When Covid hit, we were gearing up to get production moving. We scoured all over for factories: from LA to Tennessee and beyond. It was a difficult search, but we found one factory we liked. The details were all there, but his communication was awful. The sample looked good, but ended up longer than the patterns somehow. So we moved to another guy. He answered the phone quickly, but once it came time to make the pattern, he did great with the denim sample, but couldn't handle the waxed canvas, and then he stopped answering the phone. We tried to have a company an hour from us make them here in Tennessee, but they refused to sew it how we wanted, and basically just told us know. either factories said we weren't going to order enough to be worth it to them. Understandable, but disappointing. We were stuck.
Finally, before I started to lose hope, I found one last factory who claimed to have worked with a few other brands that we respected and knew, and they were able to prove their claim.
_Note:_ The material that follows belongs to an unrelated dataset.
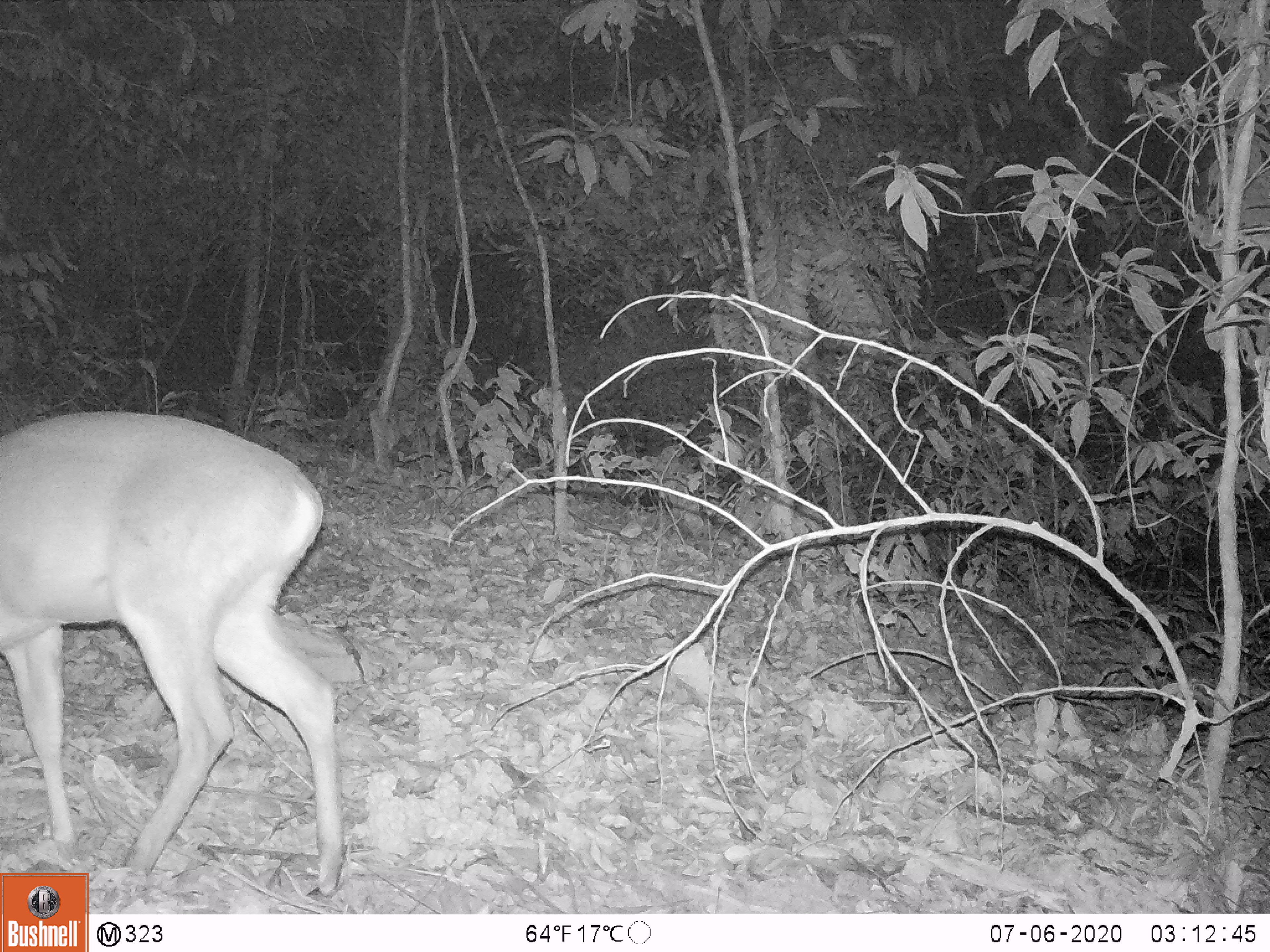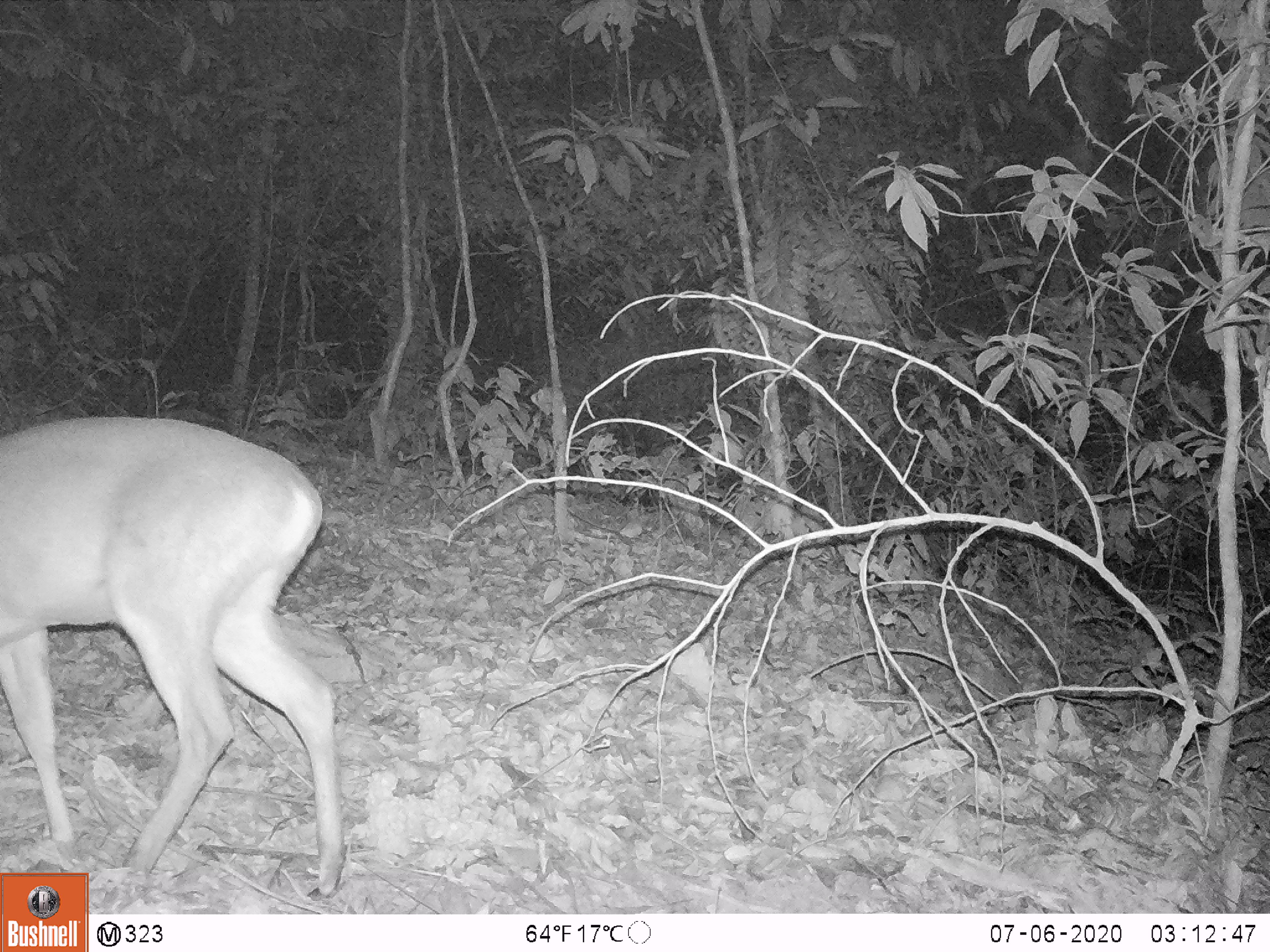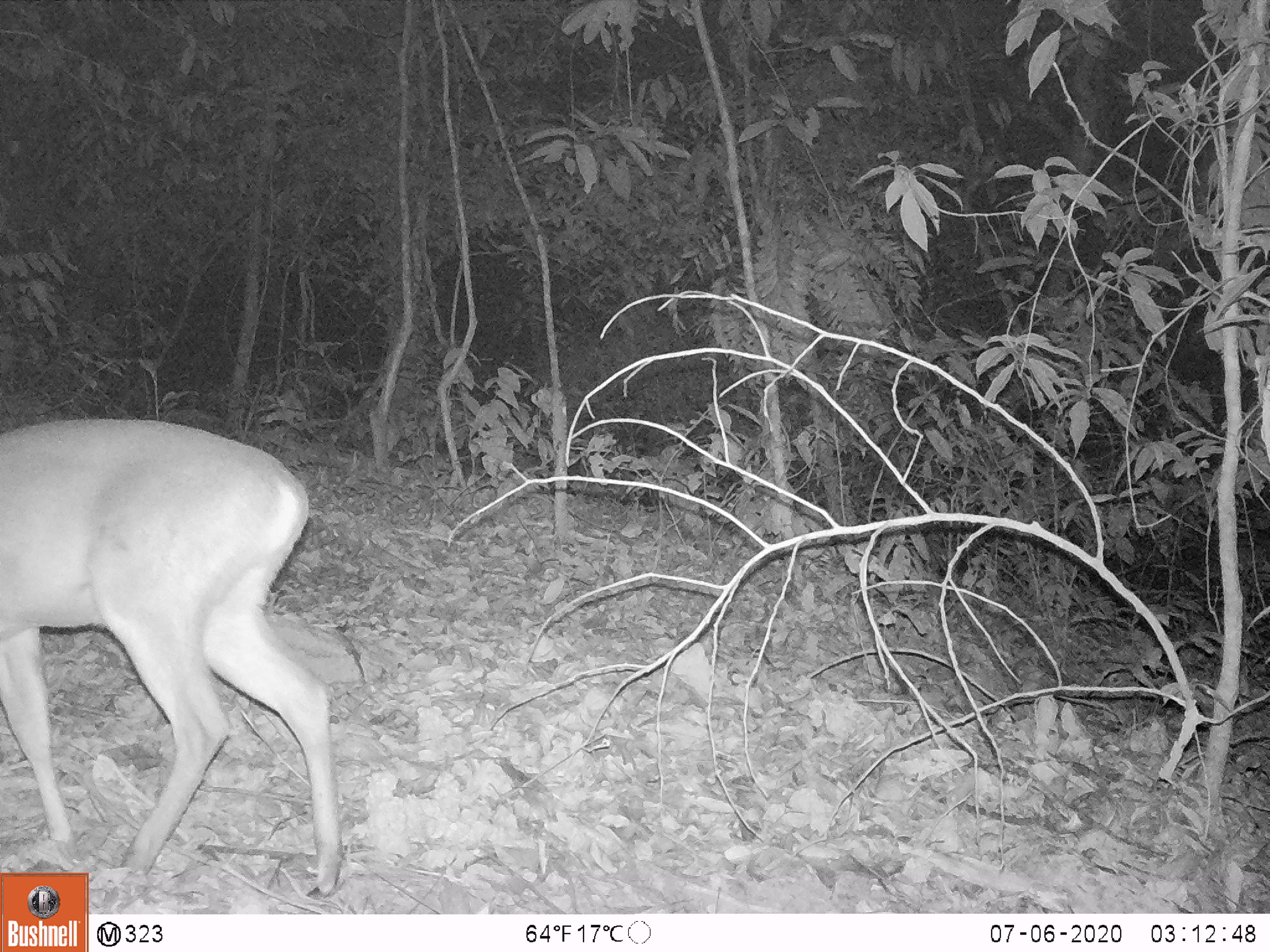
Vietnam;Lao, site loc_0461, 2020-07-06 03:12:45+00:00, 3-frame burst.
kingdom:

We knew we were getting someone. They are a small factory in LA's garment district focusing on denim, shirting, and jeans, with a small staff under 20 employees and communication skills we wished all our partners had. Finally, we felt we had found the right factory to work with.
I spoke with the owner for an hour, and within three weeks, we had a sample back in hand. By this time it was September and our deadline was looming. We ended up having to push it back even further, and launched a preorder over Black Friday weekend. All the fabrics and patterns arrived to the cutter, we paid our deposit and production began. The owner of the factory kept us in the loop every step of the way, messaging us with the smallest details to make sure they had it correct. Production actively took about two months and after a week shipping, we had them in hand. By now, it's mid-March 2021, and we had our order of handmade waxed canvas and denim cayman Jacket in hand! They turned out beautifully, and to the same quality as if we had made them in house.
Why made in a factory?
It wasn't an easy decision to outsource these jackets. Almost all of our products are made in house. We wanted to make them in house, but to do that would require space we don't have (Nashville building rent is very expensive), more employees, and our other products would suffer. I've always read that the best business owners surround themselves with people better and more skilled than them, so that's what we did.
We went to a specialist manufacturer would had the half dozen machines required to make these already, and our regular product production did not suffer. It's important to us to partner with strategic, ethical factories here in the US who pay a living wage whenever necessary. As we continue to grow and develop our clothing range, we will begin to bring in these same machines needed for clothing, and plan to develop more jackets, small batch runs, jeans, work pants, and more, with some being made in house, and some made in our partner factory. Loyal Stricklin's future trajectory is more than just wallets, and bags, but a full line of clothing and lifestyle goods, all built to the same exacting standards that we always have. We can't wait to show you what else we come up with.
If you've made it this far, thank you for reading, and thank you for your support, whether it's a purchase, a review, a like, a comment, or a follow, we truly appreciate it. A lot of work goes into what we do, and products can take months or years to develop. I hope this has shown y'all a little more of what goes into our work, and I hope you find what we make worthy of including in your daily wear.